Of the many thoughtful comments on Najib’s historic announcement, the one that struck at the heart of the issue was that by former Mufti of Perlis, Dr. Asri Zainul Abidin. He declared, “The ISA is an un-Islamic law. It infringes [upon] individual rights and can be easily misused by leaders, so repealing it was a very Islamic move.” Amen!

“Najib’s announcement,” Asri continued, “is more valuable than any bonus payment or salary increase because repealing the ISA means the restoration of human rights … which is more valuable than money.” That is putting things in their proper perspective.

I disagree however, with the Mufti’s characterization of Najib’s move as a “gift” to the people. When someone robs you of something and then returns it, that is no gift, merely restoring what is rightly yours. The ISA and other restrictive laws rob us of our precious possession, our freedom. That is Allah’s gift to us, as enshrined in the Koran. It is not for mere mortals, no matter how exalted their earthly positions, to tamper.

Nonetheless I do hear the Mufti. Good Muslims ought to be grateful for their blessings, however small. I want to be a good Muslim, and Najib’s announcement is a huge blessing, so I am very grateful.

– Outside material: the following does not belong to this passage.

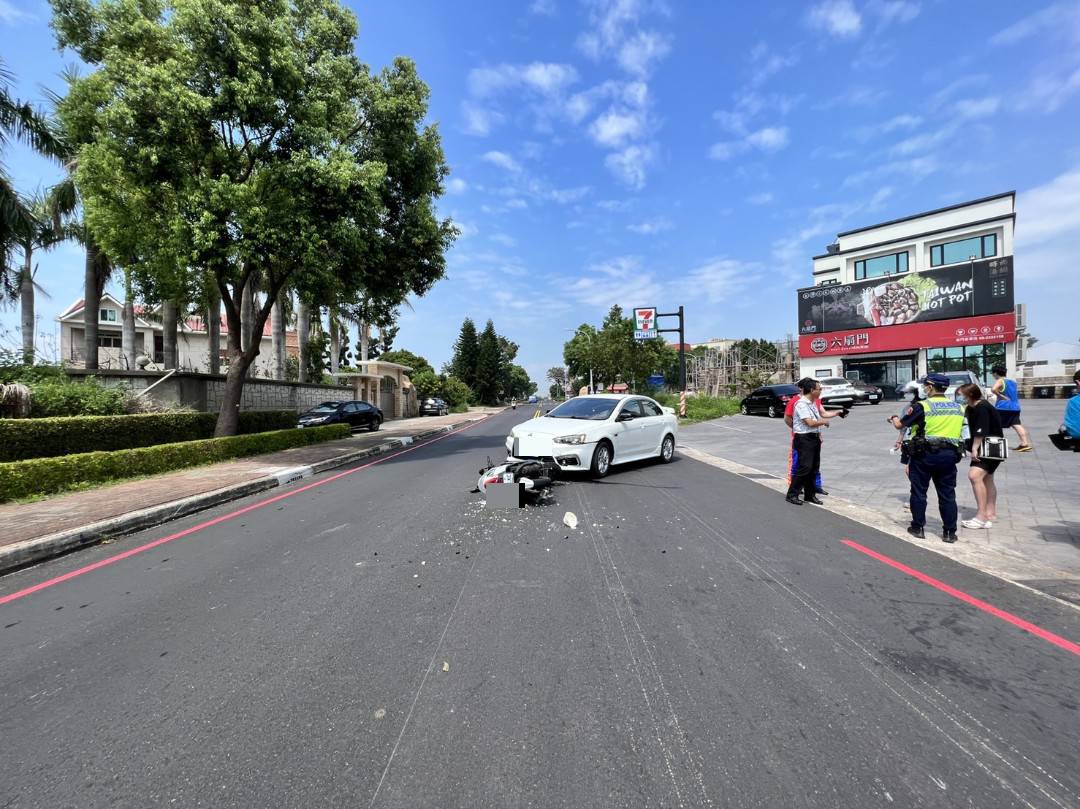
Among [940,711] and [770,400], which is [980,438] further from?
[770,400]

Alham dulillah! Praise be to Allah!

Missing the Islamic Visuals

Najib and his policymakers must have deliberated for some time. Perhaps it was not a coincidence that only a week earlier Najib’s younger brother, the head of a GLC bank, intimated the need for Malaysia to change lest it risks a Middle East type of upheaval. Significantly, he made it at the Malaysia-China Trade Investment Conference, but more on China shortly.

Pursuing the religious theme, I was surprised that Najib and his advisors did not choose an occasion with some Islamic symbolism to make his momentous announcement.

Not that there was anything wrong with choosing Malaysia Day. However, we just completed Ramadan only a fortnight ago. Surely Najib had decided then. Imagine if he had announced it on Hari Raya, which also coincided (more or less) with Merdeka Day. What better way to demonstrate and acknowledge the special blessings of Ramadan and live its spirit, as well as fulfill the aspirations of merdeka – freedom! Ramadan is after all about remembrance and return – remembrance on the origin of Islam and return to its essence, in Eboo Patel’s pithy phrase.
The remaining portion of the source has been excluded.